And your browser is still going to continue fingerprinting and websites will continue to use tracking cookies though a VPN. So all it is really doing is stopping your ISP from monetizing your traffic, which you get with a DNS over HTTPS provider without needing to spend money in the cloud, and is default in Firefox and I think just turned on in chrome as well.
The other issue is your traffic isn't encrypted traveling to the proxy, which means your ISP still sees your requests for the various sites. I use Tinyproxy and an ssh tunnel:
Then set up your browser to use a proxy on localhost:8888. Tinyproxy is set to only listen on the localhost. Using an SSH tunnel allows you to use the proxy no matter where you are.
Well, HTTPS traffic is still encrypted so your ISP won't see what traffic you mean to send, just that you are communicating with your VPN server in AWS because that is the only DNS traffic it see. So you're fine there, but again DNS over https is an easier and cheaper way to accomplish that.
Your ISP won't be able to see the traffic, but they will know what sites you are visiting since those requests go across in plaintext. Here's an example line from Squid log when used as a proxy server:
That's the traffic your ISP will see. Since you aren't encrypting traffic between you and the proxy, even DOH won't stop your ISP from seeing the sites you are visiting.

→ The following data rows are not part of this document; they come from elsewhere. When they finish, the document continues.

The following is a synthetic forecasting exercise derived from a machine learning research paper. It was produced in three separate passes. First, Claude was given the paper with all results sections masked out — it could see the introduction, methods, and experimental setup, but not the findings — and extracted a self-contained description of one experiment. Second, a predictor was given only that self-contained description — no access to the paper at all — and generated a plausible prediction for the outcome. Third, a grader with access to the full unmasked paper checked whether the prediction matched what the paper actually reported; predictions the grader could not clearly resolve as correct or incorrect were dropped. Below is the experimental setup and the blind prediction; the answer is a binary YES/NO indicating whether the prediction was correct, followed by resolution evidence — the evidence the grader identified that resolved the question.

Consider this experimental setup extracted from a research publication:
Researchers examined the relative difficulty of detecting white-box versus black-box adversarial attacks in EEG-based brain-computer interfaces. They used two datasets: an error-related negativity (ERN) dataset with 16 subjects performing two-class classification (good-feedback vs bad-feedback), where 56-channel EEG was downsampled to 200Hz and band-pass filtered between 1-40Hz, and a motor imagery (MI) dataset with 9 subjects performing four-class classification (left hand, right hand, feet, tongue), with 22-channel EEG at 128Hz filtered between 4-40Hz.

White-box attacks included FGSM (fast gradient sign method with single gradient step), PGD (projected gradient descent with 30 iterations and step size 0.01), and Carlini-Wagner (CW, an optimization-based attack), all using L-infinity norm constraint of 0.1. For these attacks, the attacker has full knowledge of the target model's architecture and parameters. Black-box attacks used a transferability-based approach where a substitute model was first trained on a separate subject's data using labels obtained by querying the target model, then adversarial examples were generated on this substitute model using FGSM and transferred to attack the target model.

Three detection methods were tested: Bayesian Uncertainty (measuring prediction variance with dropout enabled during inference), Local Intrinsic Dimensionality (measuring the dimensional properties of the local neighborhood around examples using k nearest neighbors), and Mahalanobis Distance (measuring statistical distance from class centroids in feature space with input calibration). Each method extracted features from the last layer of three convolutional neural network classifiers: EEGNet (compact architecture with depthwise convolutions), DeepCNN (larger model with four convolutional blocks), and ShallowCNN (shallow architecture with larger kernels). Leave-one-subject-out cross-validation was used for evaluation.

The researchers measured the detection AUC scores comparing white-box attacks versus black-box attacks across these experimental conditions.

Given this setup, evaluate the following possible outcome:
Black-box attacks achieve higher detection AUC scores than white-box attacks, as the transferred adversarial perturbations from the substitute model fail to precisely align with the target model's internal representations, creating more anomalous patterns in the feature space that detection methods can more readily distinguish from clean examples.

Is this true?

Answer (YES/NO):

Your plan is solid, except for the connection to the proxy server. 😄
You should be encrypting traffic between yourself and the proxy! That's half of a proxy's point
😄 We're on the same page, except you didn't put that part in the article. You're not encrypting anything between your browser and the proxy.
Not my article!
Ah man, it must be getting late, LOL! Apparently I've failed at reading tonight and probably should go to bed. 😄
Sure, thanks for the suggestion, I will edit the part to encrypt the traffic between browser and proxy.

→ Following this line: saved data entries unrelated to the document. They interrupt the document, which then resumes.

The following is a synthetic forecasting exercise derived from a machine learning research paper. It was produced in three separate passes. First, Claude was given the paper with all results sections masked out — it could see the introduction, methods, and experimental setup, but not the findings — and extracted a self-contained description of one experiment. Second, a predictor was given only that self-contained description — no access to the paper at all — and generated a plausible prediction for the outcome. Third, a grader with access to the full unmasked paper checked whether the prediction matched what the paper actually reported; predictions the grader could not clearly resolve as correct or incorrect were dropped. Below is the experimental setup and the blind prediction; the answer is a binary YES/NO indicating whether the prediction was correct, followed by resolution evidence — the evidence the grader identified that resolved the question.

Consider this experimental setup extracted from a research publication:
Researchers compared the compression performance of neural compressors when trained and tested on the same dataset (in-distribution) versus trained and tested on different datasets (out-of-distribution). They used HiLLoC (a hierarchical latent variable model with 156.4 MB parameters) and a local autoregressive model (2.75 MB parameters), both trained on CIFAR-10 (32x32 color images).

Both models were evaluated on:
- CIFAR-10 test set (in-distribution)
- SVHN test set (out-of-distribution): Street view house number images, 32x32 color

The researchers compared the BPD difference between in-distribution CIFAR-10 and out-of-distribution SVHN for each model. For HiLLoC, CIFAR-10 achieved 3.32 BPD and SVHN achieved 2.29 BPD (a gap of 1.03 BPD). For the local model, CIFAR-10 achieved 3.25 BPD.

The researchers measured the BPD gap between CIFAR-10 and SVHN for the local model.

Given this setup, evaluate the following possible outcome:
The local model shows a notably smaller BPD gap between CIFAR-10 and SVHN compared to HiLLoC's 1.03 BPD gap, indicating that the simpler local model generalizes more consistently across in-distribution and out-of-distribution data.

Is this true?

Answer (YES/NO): NO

Just a note. All of AWS IP ranges are publicly available, and can be blacklisted for sites you go to. This is a fun project to try, but recommend better surfing habits (https only/duckduckgo)or using a local virtualized machine with A public DNS entry in resolv.conf. You do pay for bandwidth usage on AWS.
wondering if this could work to bypass streaming site haha. and i think there is a missing step.
Which step?
from pc to ec2 instance ? please correct me if i am wrong
This is great but is an EC2 instance required? Can we use some routing/firewall/or API gateway to forward requests on demand?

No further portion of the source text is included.